(Spatial relationship records)
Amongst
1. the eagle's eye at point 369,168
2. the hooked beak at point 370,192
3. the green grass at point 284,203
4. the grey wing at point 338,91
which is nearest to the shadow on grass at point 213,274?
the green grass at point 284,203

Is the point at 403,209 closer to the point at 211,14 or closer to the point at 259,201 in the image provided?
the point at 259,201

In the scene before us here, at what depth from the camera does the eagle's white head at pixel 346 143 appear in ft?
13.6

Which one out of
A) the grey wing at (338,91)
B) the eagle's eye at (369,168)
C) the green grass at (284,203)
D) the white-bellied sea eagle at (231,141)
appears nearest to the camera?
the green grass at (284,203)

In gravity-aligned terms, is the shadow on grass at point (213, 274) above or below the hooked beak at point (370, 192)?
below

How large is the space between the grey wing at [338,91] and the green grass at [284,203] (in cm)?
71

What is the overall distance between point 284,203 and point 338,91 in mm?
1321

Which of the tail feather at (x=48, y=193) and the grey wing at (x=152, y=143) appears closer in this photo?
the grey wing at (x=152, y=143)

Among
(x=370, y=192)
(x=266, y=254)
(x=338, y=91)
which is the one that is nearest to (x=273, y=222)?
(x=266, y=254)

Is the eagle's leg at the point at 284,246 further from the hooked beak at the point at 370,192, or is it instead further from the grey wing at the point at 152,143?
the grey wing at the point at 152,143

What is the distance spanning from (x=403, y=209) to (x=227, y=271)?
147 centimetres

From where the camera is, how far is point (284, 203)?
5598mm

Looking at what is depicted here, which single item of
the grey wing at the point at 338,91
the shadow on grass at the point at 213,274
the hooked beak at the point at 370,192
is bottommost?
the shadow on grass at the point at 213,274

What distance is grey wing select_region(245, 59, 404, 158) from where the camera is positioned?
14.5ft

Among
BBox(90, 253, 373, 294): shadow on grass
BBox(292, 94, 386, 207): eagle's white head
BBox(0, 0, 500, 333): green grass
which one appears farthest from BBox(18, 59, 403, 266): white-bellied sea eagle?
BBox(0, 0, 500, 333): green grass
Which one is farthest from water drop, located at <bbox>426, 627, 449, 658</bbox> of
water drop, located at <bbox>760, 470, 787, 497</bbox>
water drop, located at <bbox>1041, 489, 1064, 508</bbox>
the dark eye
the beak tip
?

==

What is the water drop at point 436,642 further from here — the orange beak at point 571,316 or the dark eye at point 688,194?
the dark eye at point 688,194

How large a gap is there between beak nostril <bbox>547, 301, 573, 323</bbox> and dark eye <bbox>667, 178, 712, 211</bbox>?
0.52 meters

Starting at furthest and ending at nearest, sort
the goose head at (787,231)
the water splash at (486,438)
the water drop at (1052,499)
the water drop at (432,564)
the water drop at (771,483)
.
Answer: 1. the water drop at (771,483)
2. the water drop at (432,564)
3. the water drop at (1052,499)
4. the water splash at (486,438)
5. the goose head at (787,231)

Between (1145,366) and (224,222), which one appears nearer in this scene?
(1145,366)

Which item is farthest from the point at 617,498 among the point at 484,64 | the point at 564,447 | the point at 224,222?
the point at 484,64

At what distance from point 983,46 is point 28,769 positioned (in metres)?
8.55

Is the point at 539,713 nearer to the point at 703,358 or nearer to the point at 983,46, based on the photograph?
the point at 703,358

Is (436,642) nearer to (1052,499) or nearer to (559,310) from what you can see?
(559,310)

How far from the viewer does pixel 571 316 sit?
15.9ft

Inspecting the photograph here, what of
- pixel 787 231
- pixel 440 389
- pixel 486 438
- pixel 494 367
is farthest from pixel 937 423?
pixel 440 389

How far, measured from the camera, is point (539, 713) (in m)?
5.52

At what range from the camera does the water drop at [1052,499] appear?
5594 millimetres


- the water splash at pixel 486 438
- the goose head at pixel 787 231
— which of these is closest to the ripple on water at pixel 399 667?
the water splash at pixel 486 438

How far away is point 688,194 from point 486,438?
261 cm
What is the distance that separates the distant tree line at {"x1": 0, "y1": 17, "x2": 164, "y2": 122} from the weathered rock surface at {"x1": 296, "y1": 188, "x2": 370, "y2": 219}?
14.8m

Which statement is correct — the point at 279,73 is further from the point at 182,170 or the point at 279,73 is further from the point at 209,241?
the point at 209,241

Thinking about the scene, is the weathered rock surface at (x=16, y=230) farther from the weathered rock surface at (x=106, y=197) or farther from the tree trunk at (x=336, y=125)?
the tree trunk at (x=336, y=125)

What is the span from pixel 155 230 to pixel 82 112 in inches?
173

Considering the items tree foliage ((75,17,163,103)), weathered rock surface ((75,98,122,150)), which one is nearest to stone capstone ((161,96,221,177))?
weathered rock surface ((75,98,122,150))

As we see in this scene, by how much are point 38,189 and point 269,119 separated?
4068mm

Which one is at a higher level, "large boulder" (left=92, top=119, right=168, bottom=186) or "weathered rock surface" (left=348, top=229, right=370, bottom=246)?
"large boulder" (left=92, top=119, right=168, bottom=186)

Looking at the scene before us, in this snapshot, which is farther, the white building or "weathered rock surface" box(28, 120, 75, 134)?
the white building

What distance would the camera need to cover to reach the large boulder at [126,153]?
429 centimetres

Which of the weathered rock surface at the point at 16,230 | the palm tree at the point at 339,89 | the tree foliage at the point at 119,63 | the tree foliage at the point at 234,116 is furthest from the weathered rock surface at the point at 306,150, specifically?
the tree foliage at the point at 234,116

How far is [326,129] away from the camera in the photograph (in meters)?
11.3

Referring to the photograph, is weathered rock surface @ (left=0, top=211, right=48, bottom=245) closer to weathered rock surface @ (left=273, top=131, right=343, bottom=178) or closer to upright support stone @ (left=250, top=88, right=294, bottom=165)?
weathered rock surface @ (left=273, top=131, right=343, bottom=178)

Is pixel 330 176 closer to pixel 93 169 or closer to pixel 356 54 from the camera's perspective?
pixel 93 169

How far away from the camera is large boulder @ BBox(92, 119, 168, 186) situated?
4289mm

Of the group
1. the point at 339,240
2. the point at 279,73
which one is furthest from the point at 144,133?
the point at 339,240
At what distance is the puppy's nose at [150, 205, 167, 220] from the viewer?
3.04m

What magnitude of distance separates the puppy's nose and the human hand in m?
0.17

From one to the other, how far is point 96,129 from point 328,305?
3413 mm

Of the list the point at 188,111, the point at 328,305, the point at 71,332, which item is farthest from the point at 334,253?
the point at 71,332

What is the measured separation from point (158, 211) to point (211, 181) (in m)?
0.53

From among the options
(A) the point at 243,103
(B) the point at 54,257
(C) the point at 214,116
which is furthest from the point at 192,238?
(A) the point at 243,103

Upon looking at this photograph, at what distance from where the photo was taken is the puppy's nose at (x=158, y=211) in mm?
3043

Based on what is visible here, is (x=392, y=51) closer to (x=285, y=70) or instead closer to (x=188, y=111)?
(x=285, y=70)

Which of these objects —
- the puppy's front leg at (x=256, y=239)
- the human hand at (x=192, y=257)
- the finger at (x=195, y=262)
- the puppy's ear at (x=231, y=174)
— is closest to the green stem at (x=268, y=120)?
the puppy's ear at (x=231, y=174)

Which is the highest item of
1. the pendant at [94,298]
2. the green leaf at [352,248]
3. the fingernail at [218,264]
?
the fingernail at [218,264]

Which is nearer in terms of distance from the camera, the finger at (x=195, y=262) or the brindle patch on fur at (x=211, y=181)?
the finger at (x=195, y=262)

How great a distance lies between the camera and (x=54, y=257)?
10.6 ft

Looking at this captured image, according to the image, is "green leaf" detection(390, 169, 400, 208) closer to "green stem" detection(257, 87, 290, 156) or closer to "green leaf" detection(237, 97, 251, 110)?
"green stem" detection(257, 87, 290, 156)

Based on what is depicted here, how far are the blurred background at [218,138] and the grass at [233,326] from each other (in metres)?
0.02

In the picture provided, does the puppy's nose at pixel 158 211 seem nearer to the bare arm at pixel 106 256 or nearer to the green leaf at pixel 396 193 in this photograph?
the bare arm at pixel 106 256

» Requirements:
In the part that opens with the line containing "Which one is at" and closes with the line containing "429 centimetres", switch "weathered rock surface" to "granite slab" and return only those lines, with everything else unchanged.

» Answer below:
Which one is at a higher level, "large boulder" (left=92, top=119, right=168, bottom=186) or "granite slab" (left=348, top=229, right=370, bottom=246)?
"large boulder" (left=92, top=119, right=168, bottom=186)

Looking at the scene before us, in this snapshot, which is farther, the white building or "granite slab" box(28, 120, 75, 134)?
the white building

What distance would the camera need to cover to reach the large boulder at [126,153]?
429 centimetres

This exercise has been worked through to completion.